12:40-1:40 Monday, Wednesday and Friday

 

This seminar will take you on a musical journey into the cultures of East Asian and Western civilizations.  Interdisciplinary issues will include examining how each historical period's music relates to the visual arts, regional and global politics, economic and philosophical issues.  After a brief introduction to basic musical material structure and form, a selective survey spanning approximately 1600 years of music will ensue.  This will be accomplished through interactive multimedia (the WWW, audio and video-enhanced) classroom lectures, attending concerts, writing short research and response papers, periodic exams and oral presentations.

 

Sustainability, Science and Springfield

Dr. Andrew Scholl (Geography)

10:20-11:20 Monday, Wednesday and Friday

Sustainability has becoming a very popular catchphrase in the past few years, but what does it actually mean to be sustainable?  Generally defined as using natural resources at rates that allow people to live a high quality life today while not limiting the ability of future generations to be able to live a high quality life, the concept of sustainability has become one of the most challenging issues facing society today, and also one of the most contentious.  Nevertheless, global concerns about climate change, deforestation, access to freshwater, and the ability to feed ourselves have placed sustainability debates in the spotlight in both developed and developing nations.  The field of sustainability has developed as an interdisciplinary field between the areas of scientific knowledge, technological innovations and economic, social and political concerns.  In this course we will explore what sustainability is and how it relates to our lives here at Wittenberg and also the global community.  We will look at the role of scientific research in the field of sustainability and our understanding of the environment and natural resources.  In addition we will study specific environmental issues, and the challenges facing society when those issues are considered in the context of people’s lives and livelihoods.  Course work will involve and independent research project into a specific environmental issue, and also a group project exploring a sustainability issue on either the Wittenberg campus or the city of Springfield.  

 

What is Language?

Dr. Terumi Imai (Foreign Languages and Literature)

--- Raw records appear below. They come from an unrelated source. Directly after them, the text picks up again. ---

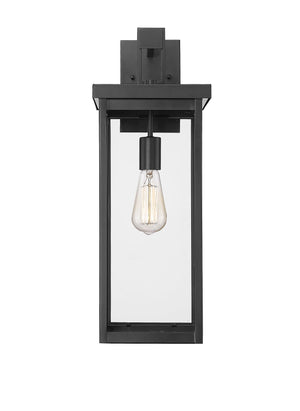 Wall Sconces Barkeley Outdoor Wall Sconce - Powder Coated Black - Clear Glass - 9.5in. Extension - E26 Medium Base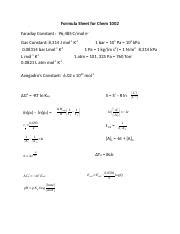 FORMULA SHEET for CHEM 1002 1 - Formula Sheet for Chem 1002 Faraday ...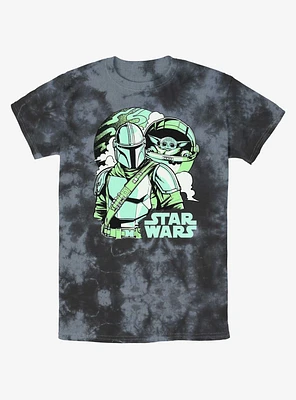Star Wars The Mandalorian With Grogu Pop Art Tie-Dye T-Shirt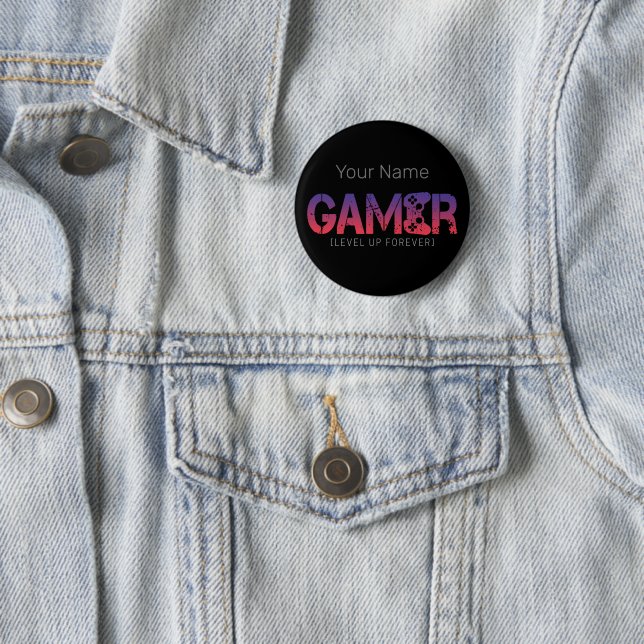 Gamer Level Up Forever Retro-Gamepad-Design Button (Beispiel)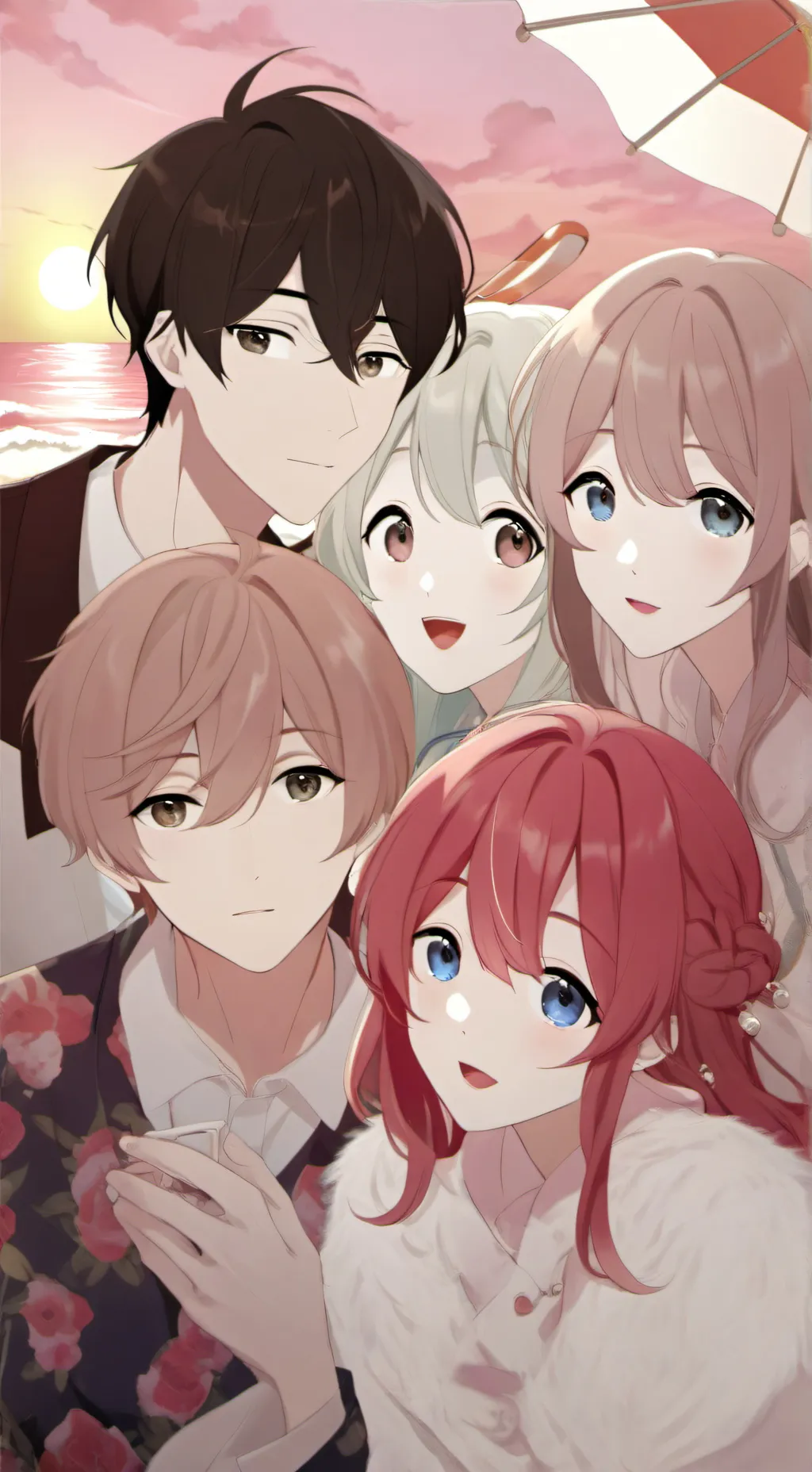 ai character: KNY beach day  background
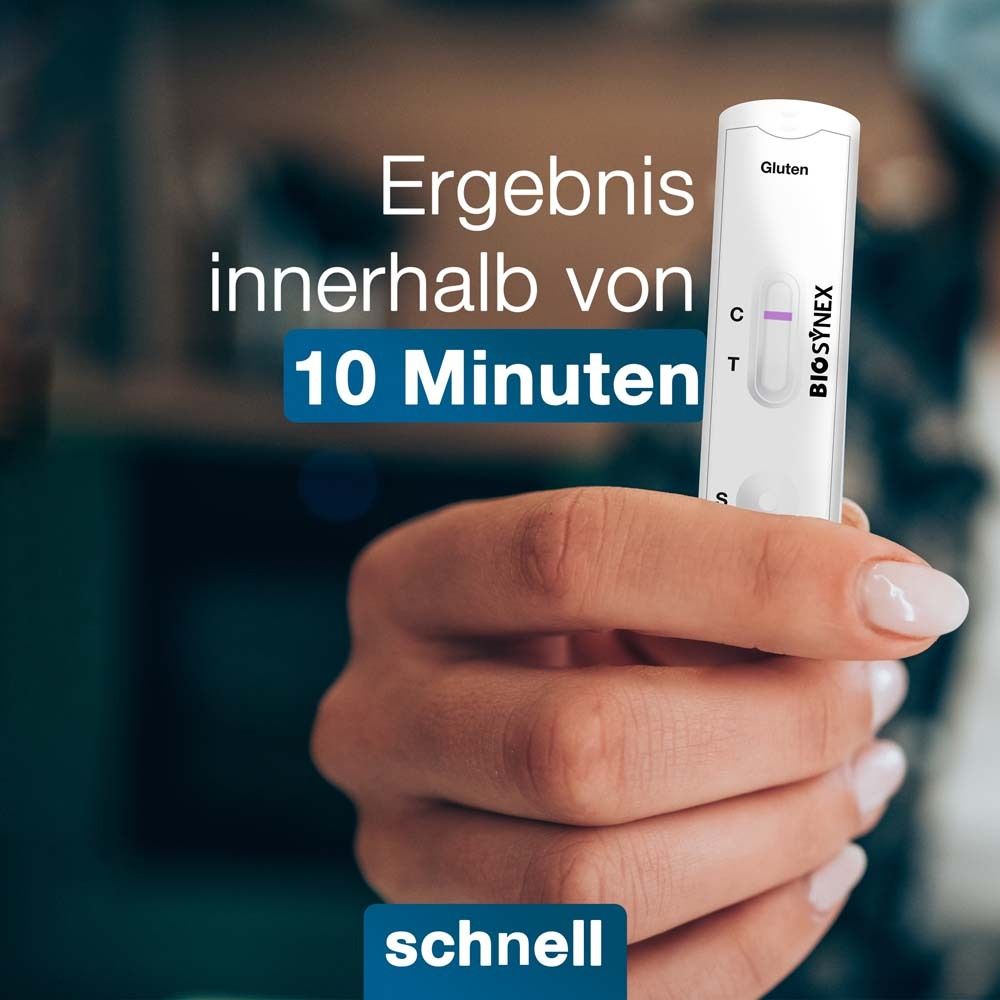 Hand hält Teststreifen. BIOSYNEX® Logo sichtbar. Text: Ergebnis in 10 Minuten. Schnell.
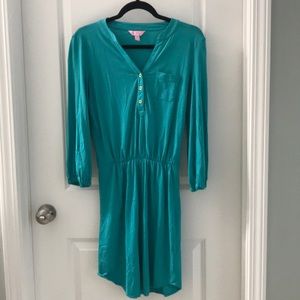 Lilly Pulitzer XS 3/4 sleeve cotton dress aqua 💕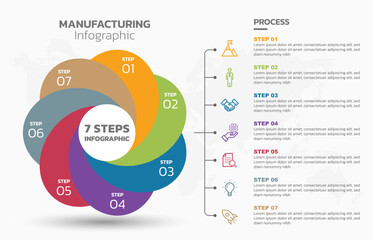 Wall Mural - Visual data presentation. Cycle diagram with 7 options. Pie Chart Circle infographic template with 7 steps, options, parts, segments. Business concept. Marketing infographic vector illustration.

12:30-2:00 Tuesday and Thursday

 

Even if you have not asked yourself this question, you may have studied a foreign language and noticed how different the language is from English. You may also have found it difficult to learn a foreign language. In this course, you will learn the fundamental principles of language that are common to all human languages and how and why different groups of people speak differently. We will look at the factors such as region, gender, age, ethnicity, and social status.

 

'La Vie Boheme': Life as Art in the Modern Age

Dr. Hester Westley (Art)

12:40-1:40 Monday, Wednesday and Friday

Every culture implies its opposite, a counterculture.  Beginning in the nineteenth century, the counterculture life captured the attention--and imaginations--of the various artistic communities in France, England, and America.  Viewed largely as eccentric, subversive, and 'free', the bohemian life offered an openness to ideas and a freedom of expression that we can only begin to understand now.  This course will read widely in historical and creative accounts of the bohemian life, and it will draw heavily upon the visual arts as well as the literary developments of the nineteenth century.  Exposed to a range of perspectives on la vie boheme, the student will be required to submit several short essays, a journal of his/her own accounts of the bohemian life, and participate in several artistic events outside of the class.  A pervasive presence throughout the twentieth century, la vie boheme will work to answer pressing questions about the role of art, the role of imagination, and the place of the individual in the Modern Age.